The ratio of minimum wavelengths of Lyman and Balmer series will be

To find the ratio of the minimum wavelengths of the Lyman and Balmer series, we can follow these steps: ### Step 1: Understand the Concept of Minimum Wavelength The minimum wavelength corresponds to the transition of an electron from a higher energy level (n2) to the lowest energy level (n1).

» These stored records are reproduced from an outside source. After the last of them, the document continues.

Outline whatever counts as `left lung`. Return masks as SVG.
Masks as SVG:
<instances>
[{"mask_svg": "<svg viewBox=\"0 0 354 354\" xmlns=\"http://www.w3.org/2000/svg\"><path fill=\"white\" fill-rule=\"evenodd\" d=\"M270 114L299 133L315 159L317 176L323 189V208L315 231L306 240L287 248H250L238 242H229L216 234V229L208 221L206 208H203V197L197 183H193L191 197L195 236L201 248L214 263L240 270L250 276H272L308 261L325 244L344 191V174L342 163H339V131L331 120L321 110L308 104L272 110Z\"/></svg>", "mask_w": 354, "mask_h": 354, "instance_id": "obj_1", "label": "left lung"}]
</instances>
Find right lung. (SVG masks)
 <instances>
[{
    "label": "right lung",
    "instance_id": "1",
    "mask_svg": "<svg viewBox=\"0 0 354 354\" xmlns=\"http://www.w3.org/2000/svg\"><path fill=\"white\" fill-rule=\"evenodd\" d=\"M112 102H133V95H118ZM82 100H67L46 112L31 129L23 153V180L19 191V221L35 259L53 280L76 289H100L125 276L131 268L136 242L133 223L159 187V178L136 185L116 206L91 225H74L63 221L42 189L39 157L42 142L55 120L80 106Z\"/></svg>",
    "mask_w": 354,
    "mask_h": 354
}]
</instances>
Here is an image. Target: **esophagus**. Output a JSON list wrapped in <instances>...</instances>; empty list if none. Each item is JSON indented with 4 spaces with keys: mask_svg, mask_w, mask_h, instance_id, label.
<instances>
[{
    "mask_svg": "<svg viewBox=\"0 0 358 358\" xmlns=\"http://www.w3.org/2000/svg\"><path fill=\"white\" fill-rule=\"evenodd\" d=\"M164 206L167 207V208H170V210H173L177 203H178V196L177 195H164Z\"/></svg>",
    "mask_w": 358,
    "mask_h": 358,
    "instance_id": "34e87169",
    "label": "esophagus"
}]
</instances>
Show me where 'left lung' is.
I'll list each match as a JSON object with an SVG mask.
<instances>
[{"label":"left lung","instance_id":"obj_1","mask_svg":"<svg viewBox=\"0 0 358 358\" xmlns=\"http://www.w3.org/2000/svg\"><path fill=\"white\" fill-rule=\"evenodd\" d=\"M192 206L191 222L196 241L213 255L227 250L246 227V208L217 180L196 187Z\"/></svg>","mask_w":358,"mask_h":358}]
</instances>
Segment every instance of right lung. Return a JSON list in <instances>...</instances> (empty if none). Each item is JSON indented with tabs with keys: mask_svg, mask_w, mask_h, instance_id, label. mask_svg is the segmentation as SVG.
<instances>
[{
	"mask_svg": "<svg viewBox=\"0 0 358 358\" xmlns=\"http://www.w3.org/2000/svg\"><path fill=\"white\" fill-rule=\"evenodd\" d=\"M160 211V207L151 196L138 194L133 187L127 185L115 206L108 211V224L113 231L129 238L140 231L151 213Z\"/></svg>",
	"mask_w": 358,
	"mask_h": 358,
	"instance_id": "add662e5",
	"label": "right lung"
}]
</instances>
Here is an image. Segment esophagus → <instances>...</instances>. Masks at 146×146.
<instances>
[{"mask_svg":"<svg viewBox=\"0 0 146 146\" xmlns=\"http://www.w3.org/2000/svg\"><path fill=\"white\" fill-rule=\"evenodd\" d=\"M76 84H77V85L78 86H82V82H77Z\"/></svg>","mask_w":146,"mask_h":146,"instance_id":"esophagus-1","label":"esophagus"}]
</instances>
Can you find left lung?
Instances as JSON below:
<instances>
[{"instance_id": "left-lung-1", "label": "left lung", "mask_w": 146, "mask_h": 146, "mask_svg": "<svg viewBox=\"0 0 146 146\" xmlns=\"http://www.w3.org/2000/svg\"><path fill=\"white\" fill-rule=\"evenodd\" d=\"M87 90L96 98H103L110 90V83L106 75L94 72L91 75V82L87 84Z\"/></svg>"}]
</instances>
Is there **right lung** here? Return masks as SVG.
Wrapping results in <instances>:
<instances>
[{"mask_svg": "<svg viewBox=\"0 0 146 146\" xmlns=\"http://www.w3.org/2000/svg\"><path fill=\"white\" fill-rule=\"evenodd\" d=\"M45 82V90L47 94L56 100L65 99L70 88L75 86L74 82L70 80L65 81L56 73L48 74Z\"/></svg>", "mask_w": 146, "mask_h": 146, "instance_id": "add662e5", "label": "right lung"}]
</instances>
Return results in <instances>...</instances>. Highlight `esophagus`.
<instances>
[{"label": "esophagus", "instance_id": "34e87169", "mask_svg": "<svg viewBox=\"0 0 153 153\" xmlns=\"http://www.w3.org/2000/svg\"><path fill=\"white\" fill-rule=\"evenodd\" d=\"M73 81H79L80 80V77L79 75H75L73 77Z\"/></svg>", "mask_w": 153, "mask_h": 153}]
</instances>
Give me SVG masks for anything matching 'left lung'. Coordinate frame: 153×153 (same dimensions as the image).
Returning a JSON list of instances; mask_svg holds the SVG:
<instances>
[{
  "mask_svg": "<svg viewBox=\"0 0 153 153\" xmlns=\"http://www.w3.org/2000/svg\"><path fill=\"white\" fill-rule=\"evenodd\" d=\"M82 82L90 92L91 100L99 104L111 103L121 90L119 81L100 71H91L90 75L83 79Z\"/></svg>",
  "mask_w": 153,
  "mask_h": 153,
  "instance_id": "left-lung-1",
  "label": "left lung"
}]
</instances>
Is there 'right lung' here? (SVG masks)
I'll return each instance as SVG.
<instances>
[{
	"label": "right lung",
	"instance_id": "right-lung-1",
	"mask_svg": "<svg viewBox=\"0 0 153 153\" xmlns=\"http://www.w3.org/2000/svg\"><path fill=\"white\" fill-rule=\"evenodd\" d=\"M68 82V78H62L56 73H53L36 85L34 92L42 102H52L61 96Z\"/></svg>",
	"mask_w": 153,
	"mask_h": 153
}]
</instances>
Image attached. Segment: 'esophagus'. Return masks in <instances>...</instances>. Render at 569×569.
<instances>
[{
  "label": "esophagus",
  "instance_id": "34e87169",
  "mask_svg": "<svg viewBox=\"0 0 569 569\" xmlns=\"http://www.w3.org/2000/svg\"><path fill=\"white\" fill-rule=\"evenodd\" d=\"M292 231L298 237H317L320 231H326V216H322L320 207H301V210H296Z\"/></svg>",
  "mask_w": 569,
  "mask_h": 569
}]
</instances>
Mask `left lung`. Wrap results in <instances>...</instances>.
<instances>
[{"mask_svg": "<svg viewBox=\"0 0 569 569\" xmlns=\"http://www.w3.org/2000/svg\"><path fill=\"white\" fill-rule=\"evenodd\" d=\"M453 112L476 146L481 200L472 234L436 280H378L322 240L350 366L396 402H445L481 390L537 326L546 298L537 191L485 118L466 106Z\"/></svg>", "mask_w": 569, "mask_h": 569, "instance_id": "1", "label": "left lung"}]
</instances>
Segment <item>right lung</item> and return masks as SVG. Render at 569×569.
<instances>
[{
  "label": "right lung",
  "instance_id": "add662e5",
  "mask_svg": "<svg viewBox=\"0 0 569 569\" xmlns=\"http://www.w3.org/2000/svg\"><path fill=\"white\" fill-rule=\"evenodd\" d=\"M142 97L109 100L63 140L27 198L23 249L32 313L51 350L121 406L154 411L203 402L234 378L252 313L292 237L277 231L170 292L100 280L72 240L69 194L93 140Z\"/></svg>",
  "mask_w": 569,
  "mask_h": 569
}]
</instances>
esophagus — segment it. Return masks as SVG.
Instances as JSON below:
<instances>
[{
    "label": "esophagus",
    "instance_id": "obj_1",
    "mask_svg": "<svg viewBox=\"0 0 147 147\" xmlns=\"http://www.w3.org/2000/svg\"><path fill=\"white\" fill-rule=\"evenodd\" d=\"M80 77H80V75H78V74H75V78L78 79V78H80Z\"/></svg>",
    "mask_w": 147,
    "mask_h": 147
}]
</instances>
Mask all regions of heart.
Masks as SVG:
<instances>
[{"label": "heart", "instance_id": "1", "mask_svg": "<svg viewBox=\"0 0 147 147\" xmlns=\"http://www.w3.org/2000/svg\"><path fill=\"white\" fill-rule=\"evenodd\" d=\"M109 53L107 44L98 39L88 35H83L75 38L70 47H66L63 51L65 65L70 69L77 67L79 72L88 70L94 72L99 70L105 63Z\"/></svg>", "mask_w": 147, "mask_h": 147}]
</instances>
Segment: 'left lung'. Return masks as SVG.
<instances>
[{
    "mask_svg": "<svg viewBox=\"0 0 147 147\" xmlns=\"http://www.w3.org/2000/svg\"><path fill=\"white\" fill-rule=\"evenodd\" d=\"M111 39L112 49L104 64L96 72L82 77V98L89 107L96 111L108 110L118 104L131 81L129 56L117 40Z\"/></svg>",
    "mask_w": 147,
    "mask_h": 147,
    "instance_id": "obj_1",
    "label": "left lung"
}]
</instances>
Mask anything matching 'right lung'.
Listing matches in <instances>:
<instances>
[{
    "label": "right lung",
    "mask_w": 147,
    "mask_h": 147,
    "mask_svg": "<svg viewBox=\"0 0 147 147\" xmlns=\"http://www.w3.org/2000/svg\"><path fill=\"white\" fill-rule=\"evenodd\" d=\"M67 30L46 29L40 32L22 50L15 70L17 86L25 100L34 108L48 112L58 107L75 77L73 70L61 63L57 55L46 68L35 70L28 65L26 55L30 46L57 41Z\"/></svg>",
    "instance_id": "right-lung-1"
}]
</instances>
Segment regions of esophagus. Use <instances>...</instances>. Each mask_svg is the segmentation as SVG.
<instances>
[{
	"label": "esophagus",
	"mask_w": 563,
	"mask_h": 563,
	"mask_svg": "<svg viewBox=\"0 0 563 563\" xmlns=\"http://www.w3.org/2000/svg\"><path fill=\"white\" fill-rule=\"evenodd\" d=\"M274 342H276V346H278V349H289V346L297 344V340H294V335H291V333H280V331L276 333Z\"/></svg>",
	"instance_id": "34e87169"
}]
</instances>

For the Lyman series, the electron transitions to n1 = 1, and for the Balmer series, it transitions to n1 = 2. ### Step 2: Use the Rydberg Formula The Rydberg formula for the wavelength (λ) of emitted light is given by: \[ \frac{1}{\lambda} = R_H \left( \frac{1}{n_1^2} - \frac{1}{n_2^2} \right) \] where \( R_H \) is the Rydberg constant, \( n_1 \) is the lower energy level, and \( n_2 \) is the higher energy level. ### Step 3: Calculate Minimum Wavelength for Lyman Series For the Lyman series: - \( n_1 = 1 \) - \( n_2 = \infty \) Substituting these values into the Rydberg formula: \[ \frac{1}{\lambda_L} = R_H \left( \frac{1}{1^2} - \frac{1}{\infty^2} \right) = R_H \left( 1 - 0 \right) = R_H \] Thus, \[ \lambda_L = \frac{1}{R_H} \] ### Step 4: Calculate Minimum Wavelength for Balmer Series For the Balmer series: - \( n_1 = 2 \) - \( n_2 = \infty \) Substituting these values into the Rydberg formula: \[ \frac{1}{\lambda_B} = R_H \left( \frac{1}{2^2} - \frac{1}{\infty^2} \right) = R_H \left( \frac{1}{4} - 0 \right) = \frac{R_H}{4} \] Thus, \[ \lambda_B = \frac{4}{R_H} \] ### Step 5: Find the Ratio of Minimum Wavelengths Now, we need to find the ratio of the minimum wavelengths of the Lyman series to the Balmer series: \[ \frac{\lambda_L}{\lambda_B} = \frac{\frac{1}{R_H}}{\frac{4}{R_H}} = \frac{1}{4} \] ### Step 6: Convert to Decimal The ratio \(\frac{1}{4}\) can be expressed in decimal form: \[ \frac{1}{4} = 0.25 \] ### Conclusion The ratio of the minimum wavelengths of the Lyman and Balmer series is: \[ \text{Answer: } 0.25 \]